Le TGV provenant de Paris, tel un mastodonte, s'immobilise sur un des quais de la gare des Eaux-Vives de Genève. Intuitivement, nous regardons le sol, histoire de confirmer cette idée mythique d'un pays connu pour sa propreté.
C'est presque une lapalissade, au fond, même si les mégots semblent être un décor qui n'épargne aucune cité du monde.
Nous dévalons un escalier pour nous retrouver dans un long couloir, nez à nez avec des douaniers (oui, oui), dont la seule mission, nous semblait-il, consiste à regarder les voyageurs et leurs bagages sans un mot.

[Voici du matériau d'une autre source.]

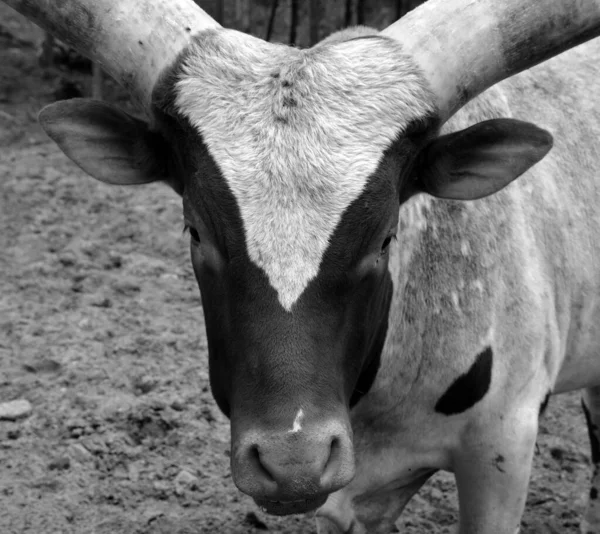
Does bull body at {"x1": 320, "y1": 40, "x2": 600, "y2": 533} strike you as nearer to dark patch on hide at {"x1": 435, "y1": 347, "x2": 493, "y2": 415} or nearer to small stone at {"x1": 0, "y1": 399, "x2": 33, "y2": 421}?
dark patch on hide at {"x1": 435, "y1": 347, "x2": 493, "y2": 415}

Notre guide Djamel, qui donnait l'impression de s'impatienter, nous accueillit dans l'immense et belle salle d'arrivée : «J'avais un œil sur la rue et un autre sur la sortie des passagers», dit-il presque confondu et d'annoncer tout de go : «Mon véhicule a été volé à trois reprises sur les mêmes lieux.» Diantre ! Et un stéréotype qui saute déjà ! Peuplée d'à peu près 200 000 âmes, Genève est une ville onusienne et diplomatique. Elle abrite plusieurs institutions internationales dont celles de la finance, par exemple, qui comptent 65 instituts étrangers. Des boutiques de griffes universelles… Mais le Canton, à son corps défendant, ne peut échapper aux fléaux qui rongent les métropoles occidentales.

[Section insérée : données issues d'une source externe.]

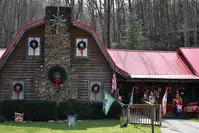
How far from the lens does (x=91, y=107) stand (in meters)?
17.2

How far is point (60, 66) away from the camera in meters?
17.1

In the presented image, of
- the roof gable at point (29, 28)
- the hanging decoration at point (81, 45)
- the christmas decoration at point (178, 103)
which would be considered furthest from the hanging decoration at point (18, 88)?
the christmas decoration at point (178, 103)

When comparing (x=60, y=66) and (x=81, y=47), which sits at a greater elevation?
(x=81, y=47)

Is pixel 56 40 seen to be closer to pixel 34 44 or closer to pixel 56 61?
pixel 56 61

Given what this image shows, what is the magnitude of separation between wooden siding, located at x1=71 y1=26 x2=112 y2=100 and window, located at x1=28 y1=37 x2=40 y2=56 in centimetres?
215

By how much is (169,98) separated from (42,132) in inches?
418

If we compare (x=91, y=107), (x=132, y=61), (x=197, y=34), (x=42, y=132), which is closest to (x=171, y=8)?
(x=197, y=34)

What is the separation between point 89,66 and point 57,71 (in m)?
2.39

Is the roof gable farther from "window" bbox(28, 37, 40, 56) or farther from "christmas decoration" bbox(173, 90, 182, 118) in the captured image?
"christmas decoration" bbox(173, 90, 182, 118)

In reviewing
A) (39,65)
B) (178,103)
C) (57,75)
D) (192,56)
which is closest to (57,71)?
(57,75)

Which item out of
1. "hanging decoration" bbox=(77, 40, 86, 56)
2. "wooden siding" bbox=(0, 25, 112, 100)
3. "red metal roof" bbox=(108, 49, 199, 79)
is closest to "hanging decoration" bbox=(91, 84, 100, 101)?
"wooden siding" bbox=(0, 25, 112, 100)

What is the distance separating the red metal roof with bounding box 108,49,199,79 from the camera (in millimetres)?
19922

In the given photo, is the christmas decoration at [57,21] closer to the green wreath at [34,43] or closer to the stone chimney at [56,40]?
the stone chimney at [56,40]

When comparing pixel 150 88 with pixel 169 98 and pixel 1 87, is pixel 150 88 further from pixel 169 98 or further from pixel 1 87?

Dans un pays où les citoyens sont soumis à un système de votation, comme on achète son pain quotidien, les règles, curieusement, ne sont pas toujours d'une clarté absolue. A l'extérieur, de la gare, des grappes de personnes, qui n'avaient rien de passagers, ni d'accompagnateurs, occupaient les lieux sans véritable occupation en apparence. «Ce sont des sans-papiers de toutes les nationalités, de toutes les ethnies et la diaspora algérienne y est omniprésente», explique Djamel, quelque peu gêné par cette entrée en la matière. On y est ! Djamel me propose une virée nocturne, histoire de me faire imprégner des airs de la ville.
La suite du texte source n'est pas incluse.